Однажды, уже после обеда, я очень удивился, когда увидел между деревьями тоненькую фигуру Любы. Заметив меня, девушка радостно вскрикнула, поправила платок на голове и бросилась к поляне, где я стоял.
— Добрый день, Миша, добрый день! Я так и знала, что найду тебя! — остановилась, сияя глазами, и подала, как взрослая, руку.
— Что ты здесь делаешь?
— Вот и не скажу.
— А может, скажешь? Ты в свой загон идешь?
— Нет, — Люба опустила голову и ногой начала переворачивать опавшие листья. — Я, Михайлик, искала тебя.
— Не может такого быть, — с недоверием посмотрел девушке в глаза.

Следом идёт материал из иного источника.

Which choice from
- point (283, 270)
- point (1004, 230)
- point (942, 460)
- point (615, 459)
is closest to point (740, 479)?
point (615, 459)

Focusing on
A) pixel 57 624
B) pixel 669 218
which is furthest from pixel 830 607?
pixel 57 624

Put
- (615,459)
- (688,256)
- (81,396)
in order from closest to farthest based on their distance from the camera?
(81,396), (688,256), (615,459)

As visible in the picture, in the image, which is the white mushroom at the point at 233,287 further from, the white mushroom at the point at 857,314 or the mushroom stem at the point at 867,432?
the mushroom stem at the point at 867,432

— Вот и может… Я знаю: у тебя горе, а когда горе — у всех болит сердце. Поэтому и хотела увидеть тебя. Я даже как-то была к твоей хате подошла, а зайти постеснялась.
— Спасибо, Люба.
— И ни говори такого, — по-взрослому сказала она и узелком выпятила губы, а дальше таинственно улыбнулась: — Мишенька, а у меня уже сестричка есть.
— Маленькая?
— Конечно, маленькая, — засмеялась Люба, — лежит себе в колыбели и все губами чмокает.
— И какая она?
— Хорошенькая, только у нее еще брови не взошли.
— Неужели она совсем безбровая? — не могу поверить я.
— Пока совсем, только ямки ходят там, где должны взойти брови. Это так интересно.
— Хм, — не знаю, что ответить на это чудо.
— А я уже в школу хожу. У нас в одном классе учится две группы — младшие сидят впереди, старшие — сзади. Меня учительница посадила на самой первой парте, — хвастается и радуется девушка.
— А сапог у тебя тоже нет? — посмотрел на босые Любины ноги, вспомнил о своем и вздохнул.
— Нет, есть, только я их берегу, потому что два года мне ходить в них. Миша, а может, наведаемся в наш загон?
— Там тебе что-то надо?
— Нет, просто посмотрим на барсучью нору, отнорки [22], на гнездо трясогузки, на родник. Правда, заглянем?
20
Купчаки — гвоздики.
21
Панистка — ипомея, крученые панычи.
22
Отнорок — круглая жилая камера в дальней части главного хода тушканчика, которую он выстилает измельченной травой.